After calibration, it was shown that this type of direct RT-LAMP method usage could successfully detect patients with medium or high viral loads, with very few false-positive results. Moreover, the lack of RNA purification step is a significant move towards scaling-up, as only a constant heat source is needed (such as the thermal mug).
Self-collected saliva samples are also shown to be a valid specimen for this technique. The patients harboring SARS-CoV-2 were also positive in both RT-qPCR and RT-LAMP from saliva, while the suspected negative subject was confirmed negative by using saliva specimen.
Finally, the researchers have tested samples from patients infected with viruses other than SARS-CoV-2 (such as influenza virus, respiratory syncytial virus, herpes simplex virus, and enterovirus). It was shown that all RT-LAMP reactions in those patients were negative.
A real-world application
"Upon such further development, such SARS-CoV-2 detection method can be applied as a surveillance tool for sampling larger populations of the community", study authors highlight the importance of their findings. And indeed, its potential availability and low cost enable continuous monitoring of suspected individuals.
"With further development, this method can be applied to medical clinics, points of entry, nursing homes, workplaces, etc.", state the authors of the study. "Importantly, this method can be easily adjusted to other emerging pathogens as well", they conclude.
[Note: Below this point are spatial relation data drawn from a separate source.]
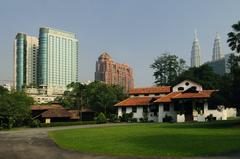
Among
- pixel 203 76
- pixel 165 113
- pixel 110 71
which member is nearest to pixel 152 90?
pixel 165 113

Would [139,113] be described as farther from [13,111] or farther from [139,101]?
[13,111]

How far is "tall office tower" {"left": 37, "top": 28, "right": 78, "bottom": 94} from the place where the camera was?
156000 mm

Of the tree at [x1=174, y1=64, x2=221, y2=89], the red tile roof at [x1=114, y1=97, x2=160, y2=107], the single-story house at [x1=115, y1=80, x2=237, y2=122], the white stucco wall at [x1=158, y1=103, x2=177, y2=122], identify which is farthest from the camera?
the tree at [x1=174, y1=64, x2=221, y2=89]

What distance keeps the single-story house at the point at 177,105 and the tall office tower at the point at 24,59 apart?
8568 centimetres

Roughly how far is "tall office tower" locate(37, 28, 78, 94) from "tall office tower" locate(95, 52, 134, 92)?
11251 millimetres

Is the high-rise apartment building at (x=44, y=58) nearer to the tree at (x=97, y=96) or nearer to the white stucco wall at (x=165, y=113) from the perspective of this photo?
the tree at (x=97, y=96)

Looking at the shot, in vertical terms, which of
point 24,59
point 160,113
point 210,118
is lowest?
point 210,118

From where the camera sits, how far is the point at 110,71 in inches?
6845

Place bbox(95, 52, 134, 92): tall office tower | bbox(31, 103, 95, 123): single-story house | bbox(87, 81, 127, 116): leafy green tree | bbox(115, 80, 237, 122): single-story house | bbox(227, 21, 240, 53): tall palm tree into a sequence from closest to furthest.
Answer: bbox(227, 21, 240, 53): tall palm tree, bbox(115, 80, 237, 122): single-story house, bbox(31, 103, 95, 123): single-story house, bbox(87, 81, 127, 116): leafy green tree, bbox(95, 52, 134, 92): tall office tower

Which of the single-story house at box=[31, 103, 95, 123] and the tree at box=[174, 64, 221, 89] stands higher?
the tree at box=[174, 64, 221, 89]

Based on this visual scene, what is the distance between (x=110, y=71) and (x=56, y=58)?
91.1ft

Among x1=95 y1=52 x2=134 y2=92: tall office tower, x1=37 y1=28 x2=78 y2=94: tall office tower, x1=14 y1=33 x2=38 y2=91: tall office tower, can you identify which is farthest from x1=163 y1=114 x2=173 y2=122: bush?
x1=14 y1=33 x2=38 y2=91: tall office tower

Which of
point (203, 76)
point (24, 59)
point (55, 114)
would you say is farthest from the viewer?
point (24, 59)

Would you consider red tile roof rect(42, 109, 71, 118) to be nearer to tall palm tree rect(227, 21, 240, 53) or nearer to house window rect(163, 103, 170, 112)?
house window rect(163, 103, 170, 112)
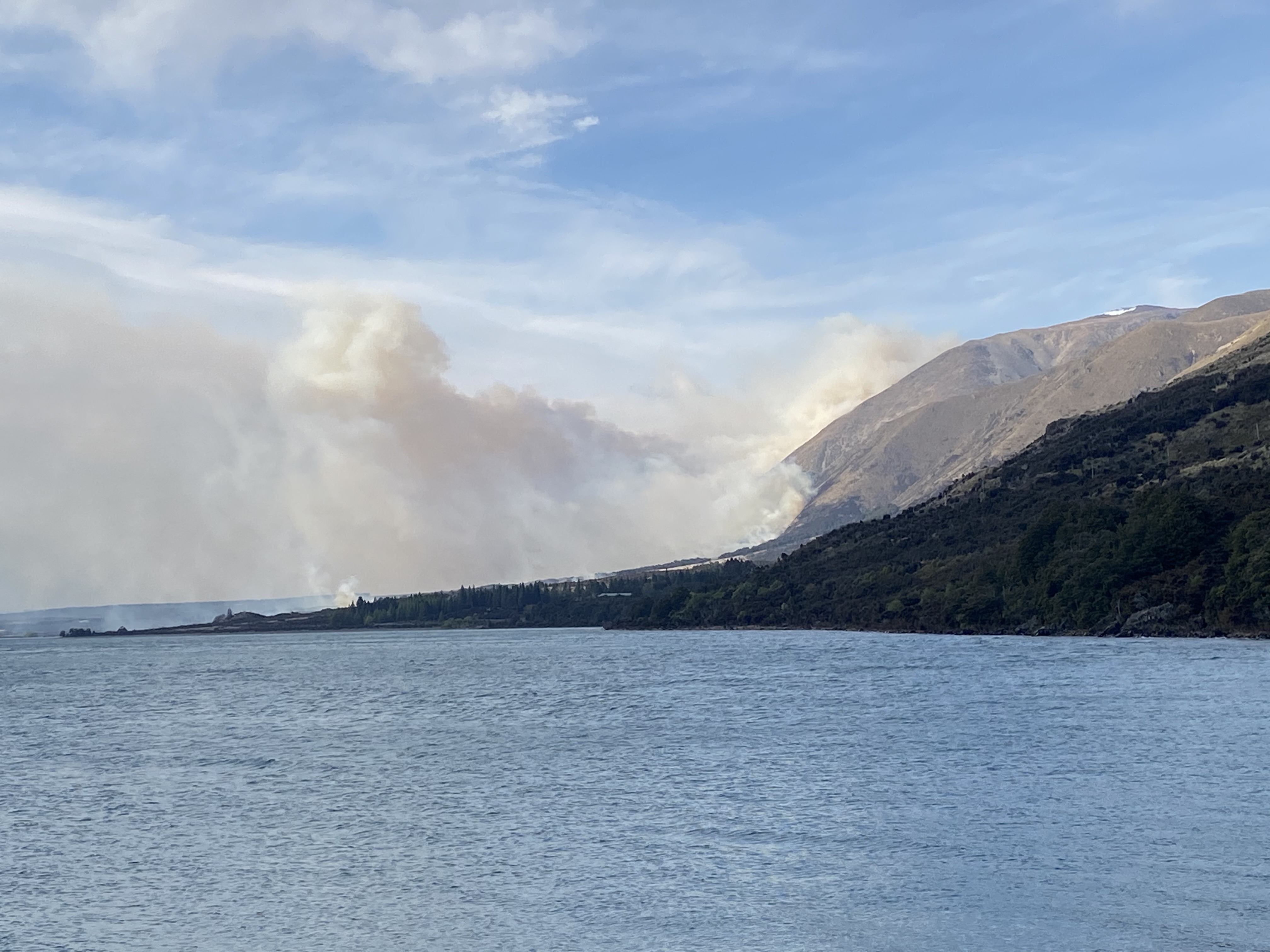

Their protocol takes about one hour from sampling to final detection, with the use of very few reagents; also, the procedure can potentially be self-performed or carried out by non-professionals. Such hallmarks may allow its swift implementation worldwide (including in rural regions) after additional studies confirm its potential.
medRxiv publishes preliminary scientific reports that are not peer-reviewed and, therefore, not be regarded as conclusive, guide clinical practice/health-related behavior, or treated as established information.